A human patient scheduled for a tracheotomy but “eager to know if there was anything else that might work” – Sullivan’s words – inspired him to try to modify the dog mask for use by people.

Sullivan took plaster casts of patients’ noses, creating a fibreglass mask that tubing could be attached to. The blower was salvaged from a vacuum cleaner, with a head harness crafted from the inside of a bicycle helmet.

In a 1981 paper, he and his colleagues described how, when fitting the mask over the noses of five patients, CPAP “completely prevented the upper airway occlusion”.

Sullivan patented the device, and after a few years of development, he had a version that could be given to people with apnoea for use outside a lab. Today, millions use CPAP machines, though success often requires perseverance.

But as more patients were treated and the CPAP machines’ technology was refined – they can now upload data automatically to the cloud for analysis – doctors made an unwelcome discovery: their primary treatment often didn’t work.
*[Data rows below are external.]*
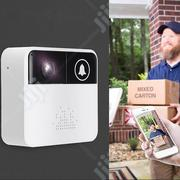 Smart Wifi Video Doorbell With Two Way Audio Talk | Home Appliances for sale in Lagos State, Ikeja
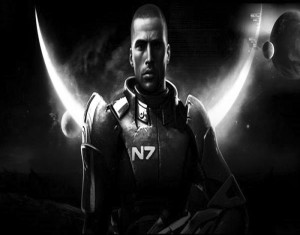 Gaming Extra: Mass Effect 3 revisited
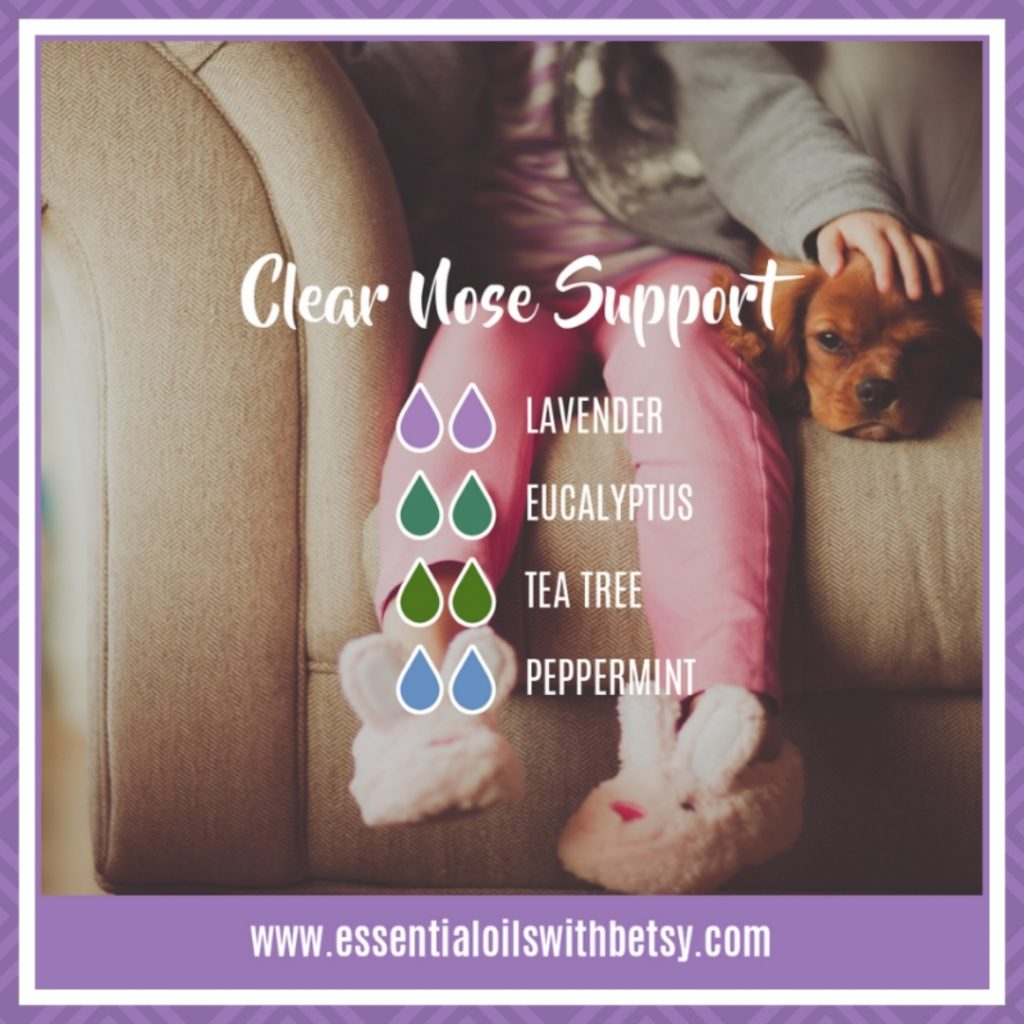 Clear Nose Support Oil Blend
“In the late ‘80s, we’d sit down with a patient and ask, ‘How’s it going with the mask?’” recalls Schwartz. The patient would report, falsely, how well the mask was working. “Until we began to put electronic chips in the machines in the late ‘90s, we never appreciated how little they were using their machines.”

The chips tracked how long the masks were used, and doctors found out they frequently weren’t being worn at all. “The mask is like something from a bad science fiction movie: big, bulky and obtrusive,” a New York Times article reported in 2012. Studies suggest somewhere between a quarter and half of users abandon their machine within the first year.

I certainly did. 

The CPAP did make me feel better the first night I wore it – again under observation at Northshore. I woke refreshed, alert, feeling more energised than I had in years.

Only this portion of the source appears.